ACTIVITY A: In the HapMap commentary, what share of inter-individual risk of most diseases is attributed to inherited differences in DNA sequence?
ACTIVITY B: Pick up the HapMap commentary after its last sentence and continue it.

SOURCE DOCUMENT:
⟨

David Altshuler comments on the HapMap

It is my great pleasure to share with you some of the exciting results presented in the paper published today in Nature, describing the data and analysis of Phase I of the HapMap Project. I first want to share a few personal thoughts as a physician and scientist about why so many of us choose to spend our professional lives studying DNA variation and its role in human health.

Despite spectacular progress in biomedical research, it is sobering to realize that we remain largely ignorant of the underlying root causes of common diseases, responses to the environment, and variation in treatment outcomes. Until we can explain why one person gets bipolar disease and another does not — why one person given an antihypertensive medication has a satisfactory lowering of blood pressure, while another has a side effect — we will be at a great disadvantage in trying to improve methods to prevent, diagnose and treat medical problems.

One thing we do know is that perhaps half of inter-individual risk of most diseases is due to inherited differences in DNA sequence. As one of the most promising clues in all of biomedicine — and one made tractable to study by astonishing advances in genomic science — the identification of genes that contribute to human health is a remarkable opportunity for biomedical research.

The paper in Nature describes a resource and set of analyses that help make possible a new approach to this fundamental problem. This approach has deep roots in the history of human genetics and in epidemiology, and was first conceptualized in its current form nearly a decade ago. The approach is utterly simple: to systematically test each genetic variation in the population for its frequency in people with and without a clinical endpoint. While a complete version of this test is not yet possible, recent advances have shown that if we can sample a subset of all genetic variants, the vast majority of information about common variants can be extracted. What was missing was a catalogue of common variants with information about the frequencies and patterns in the population, and technologies to test these variants efficiently in large patient samples.

The paper in Nature documents a number of important findings: that the vast majority of all genetic variation in each individual is due to a finite set of common variants, and that the public database now contains enough information to capture essentially all of these common variants. Moreover, we find that variants are nearly always correlated to many of their neighbors, such that testing a subset is adequate to capture the information about the whole. Finally, the genome-wide HapMap has made possible the selection of so-called "tag SNPs" that efficiently and powerfully capture this information for use in disease studies.

All this information is exciting, but would be of little practical relevance if we weren't able to now test the tag SNPs in large patient samples. Technology has been spurred on by (and in turn made possible) the HapMap Project, and so many such studies in patient samples are now ongoing.

⟩

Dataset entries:
⟨

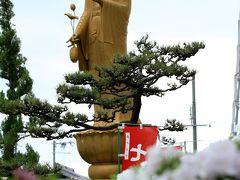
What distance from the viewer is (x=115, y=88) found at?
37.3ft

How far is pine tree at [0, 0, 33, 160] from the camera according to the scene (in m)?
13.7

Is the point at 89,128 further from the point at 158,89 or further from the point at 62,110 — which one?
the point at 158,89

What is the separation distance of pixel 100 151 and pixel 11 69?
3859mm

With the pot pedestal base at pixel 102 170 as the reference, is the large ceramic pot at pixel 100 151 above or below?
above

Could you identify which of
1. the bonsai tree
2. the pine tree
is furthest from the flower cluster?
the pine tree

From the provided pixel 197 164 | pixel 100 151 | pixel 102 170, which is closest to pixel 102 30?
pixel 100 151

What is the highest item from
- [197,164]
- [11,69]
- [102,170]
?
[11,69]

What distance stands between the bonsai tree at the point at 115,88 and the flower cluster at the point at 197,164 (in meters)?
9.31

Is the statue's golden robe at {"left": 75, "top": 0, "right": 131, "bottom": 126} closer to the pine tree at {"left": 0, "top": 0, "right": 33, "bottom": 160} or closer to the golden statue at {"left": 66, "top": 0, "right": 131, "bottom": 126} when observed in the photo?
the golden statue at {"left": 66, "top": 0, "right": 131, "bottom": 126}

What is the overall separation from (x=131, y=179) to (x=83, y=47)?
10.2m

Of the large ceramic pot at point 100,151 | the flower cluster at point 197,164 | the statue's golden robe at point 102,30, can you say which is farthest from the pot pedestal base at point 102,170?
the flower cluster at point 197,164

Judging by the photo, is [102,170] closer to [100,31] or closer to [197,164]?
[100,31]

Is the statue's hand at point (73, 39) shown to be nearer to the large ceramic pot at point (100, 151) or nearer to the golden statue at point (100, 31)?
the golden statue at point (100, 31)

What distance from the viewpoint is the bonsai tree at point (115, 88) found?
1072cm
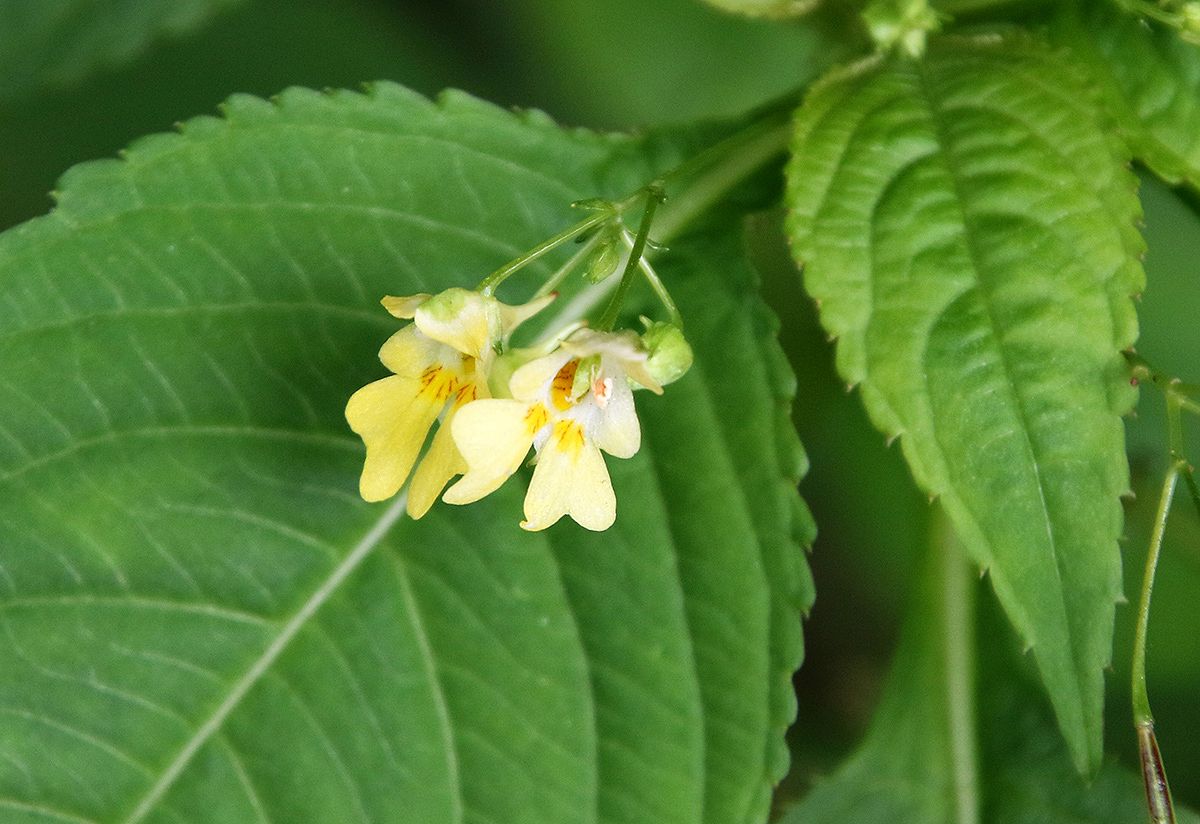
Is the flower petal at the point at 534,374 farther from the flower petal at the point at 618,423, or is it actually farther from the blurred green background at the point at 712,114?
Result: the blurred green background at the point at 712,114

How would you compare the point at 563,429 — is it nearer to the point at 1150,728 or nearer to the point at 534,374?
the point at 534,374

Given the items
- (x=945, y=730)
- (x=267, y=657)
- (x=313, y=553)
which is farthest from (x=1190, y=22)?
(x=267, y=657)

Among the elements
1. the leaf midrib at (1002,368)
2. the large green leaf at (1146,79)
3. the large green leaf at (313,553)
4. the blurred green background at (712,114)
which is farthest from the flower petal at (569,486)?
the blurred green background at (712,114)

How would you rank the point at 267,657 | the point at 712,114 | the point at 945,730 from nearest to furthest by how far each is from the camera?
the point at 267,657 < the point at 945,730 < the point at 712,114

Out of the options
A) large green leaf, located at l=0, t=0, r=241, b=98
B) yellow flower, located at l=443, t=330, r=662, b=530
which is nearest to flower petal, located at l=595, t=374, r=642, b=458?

⟩

WRITTEN RESPONSE A: Perhaps half.

WRITTEN RESPONSE B:
The other set of results I'd like to highlight from the paper relate to human evolution. When a mutation improves the evolutionary fitness of those who inherit it, a fossil record is left in the DNA. Until now, scientists searching for such fossil records had to start with a hunch that a particular gene might have been important to evolution, and then try to build a case. Since there are some 20,000 genes, however, and our hunches aren't that good, this was a piecemeal approach.

The data from HapMap make it possible to search for such evidence without preconceived notions about which genes might have been important — in essence, we can peer into the data and let it tell us which genes mattered to the evolution of our species.

As shown in the paper, two of the top results in such an analysis are already known to have been important to human evolution: the beta globin gene responsible for sickle cell anemia and protection from malaria, and the lactase gene that explains the ability to eat dairy products into adulthood. The positive results in our analysis for these well validated examples are reassuring that an analysis based on HapMap data can reveal examples of natural selection. What is truly exciting is that dozens of other genes are identified for the first time as possibly having been important in human evolution. And while much additional work is required to confirm and extend these findings, they represent the start of a new era in which we can unveil important factors that mattered in human evolution — and possibly in medicine today — directly from the DNA record.

Those two advances — that we now have the information and technology to perform more powerful studies of the root causes of common diseases, and insights into the genes that were shaped by human evolution — are why I am so honored to have been part of this project.